*PROBLEM DESCRIPTION*:
Copying exactly, give the lines in the material below from the one with "- order errors, credit" to the one with "- issues, incorrect documentation etc.", ends included, and nothing besides.

*TASK DATA*:
***

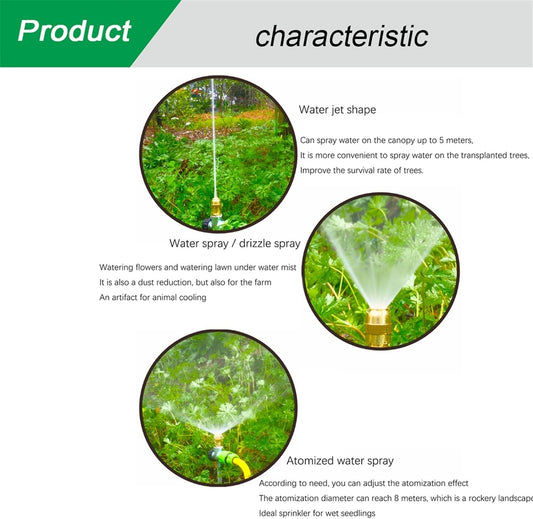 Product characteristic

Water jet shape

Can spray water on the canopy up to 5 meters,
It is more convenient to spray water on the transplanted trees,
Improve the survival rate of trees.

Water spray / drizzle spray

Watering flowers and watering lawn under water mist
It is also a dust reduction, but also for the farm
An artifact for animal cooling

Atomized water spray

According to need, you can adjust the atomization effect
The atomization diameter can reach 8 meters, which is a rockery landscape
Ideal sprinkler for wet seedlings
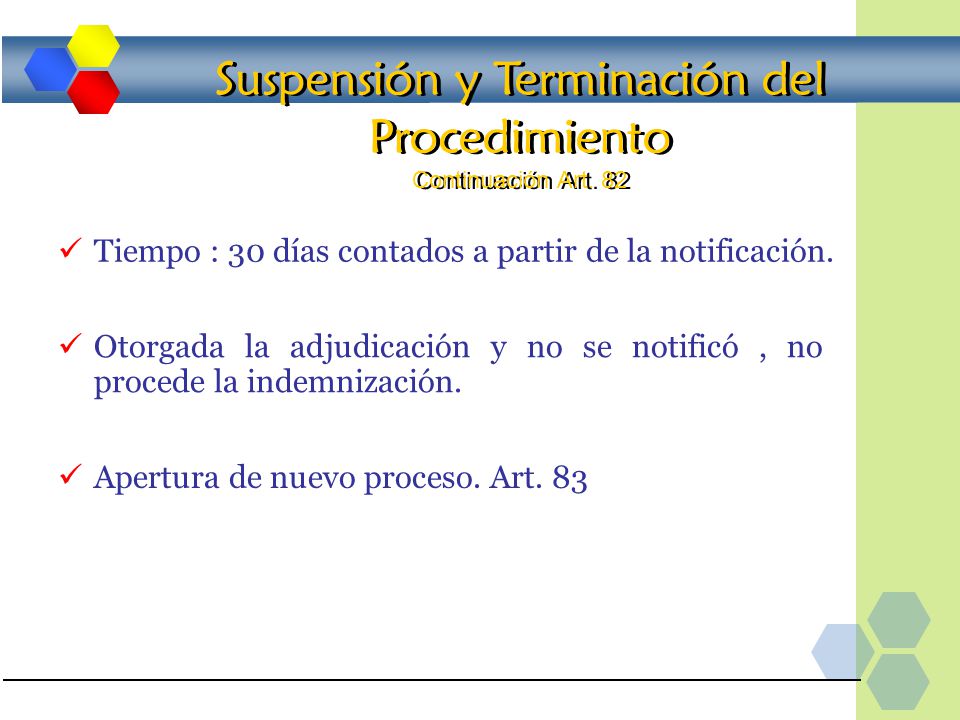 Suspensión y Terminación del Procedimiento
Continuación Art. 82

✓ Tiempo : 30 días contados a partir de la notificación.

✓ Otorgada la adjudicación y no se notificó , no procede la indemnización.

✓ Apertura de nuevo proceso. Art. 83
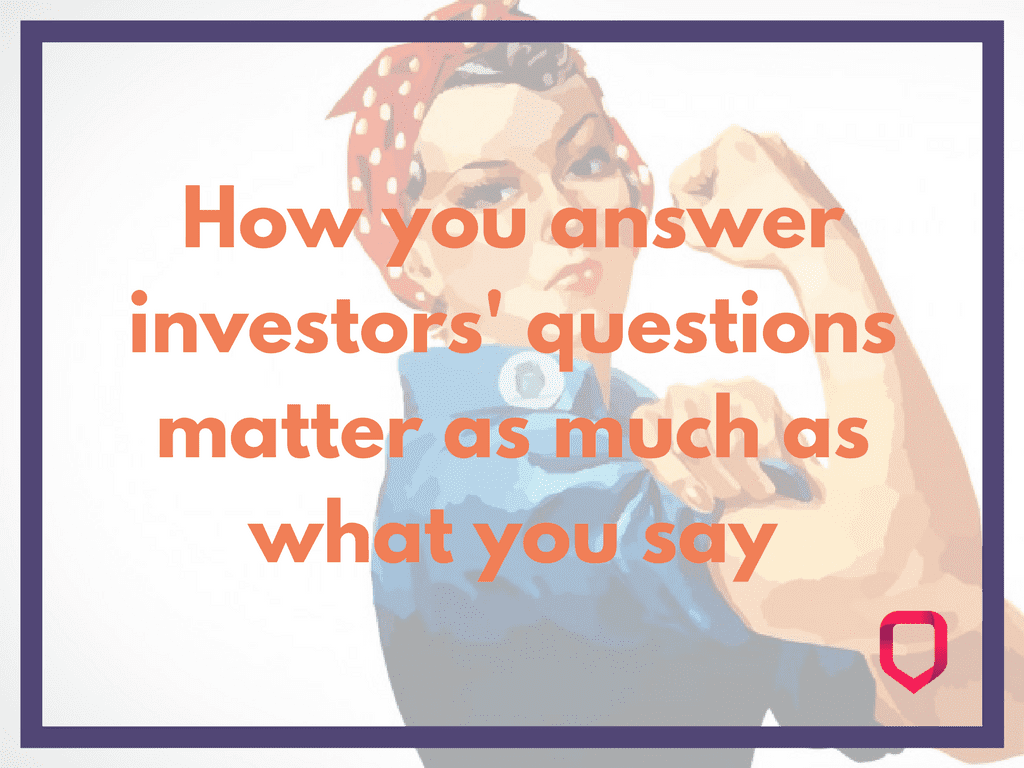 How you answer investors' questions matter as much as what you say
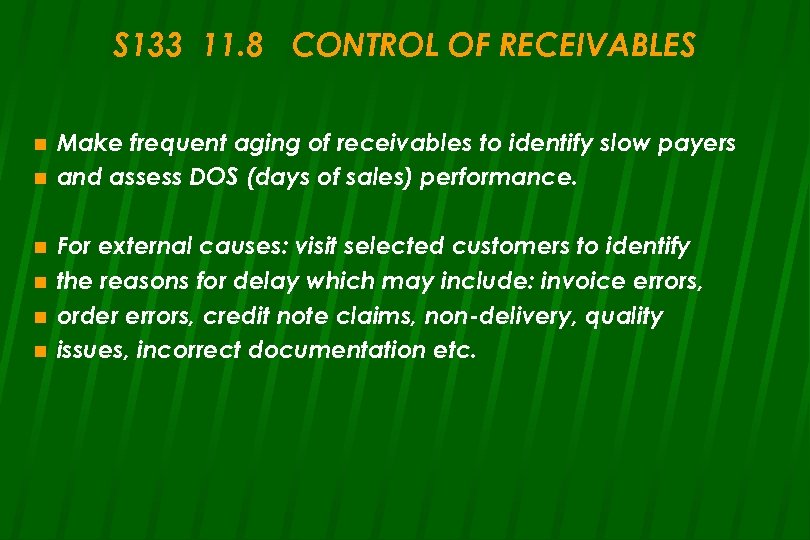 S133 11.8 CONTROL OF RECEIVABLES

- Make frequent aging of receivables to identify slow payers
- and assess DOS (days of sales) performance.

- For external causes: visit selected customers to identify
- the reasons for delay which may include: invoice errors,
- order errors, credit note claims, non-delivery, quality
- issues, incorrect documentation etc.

***

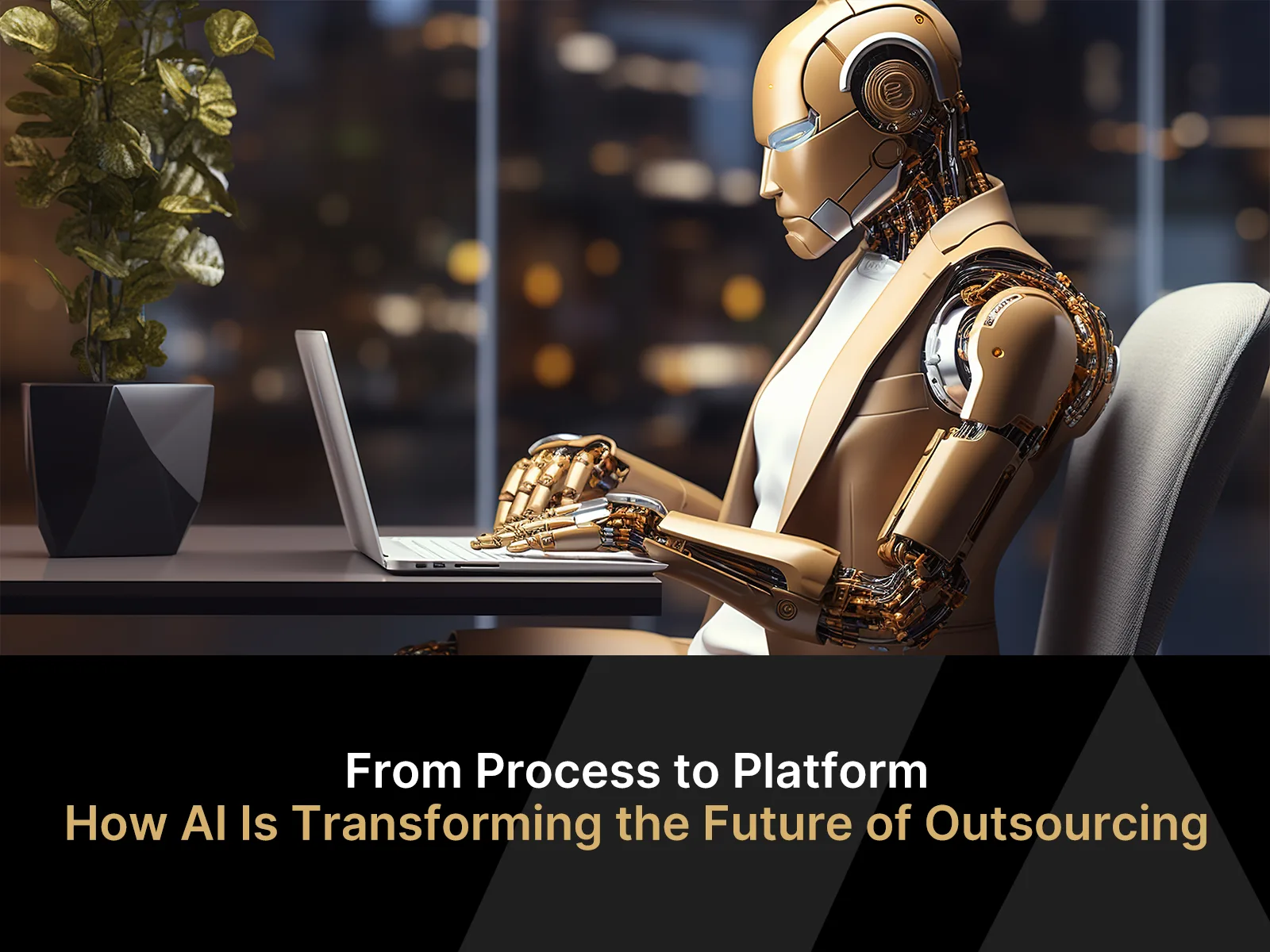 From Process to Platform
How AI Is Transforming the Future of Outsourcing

***

*OUTPUT OF THE TASK*:
- order errors, credit note claims, non-delivery, quality
- issues, incorrect documentation etc.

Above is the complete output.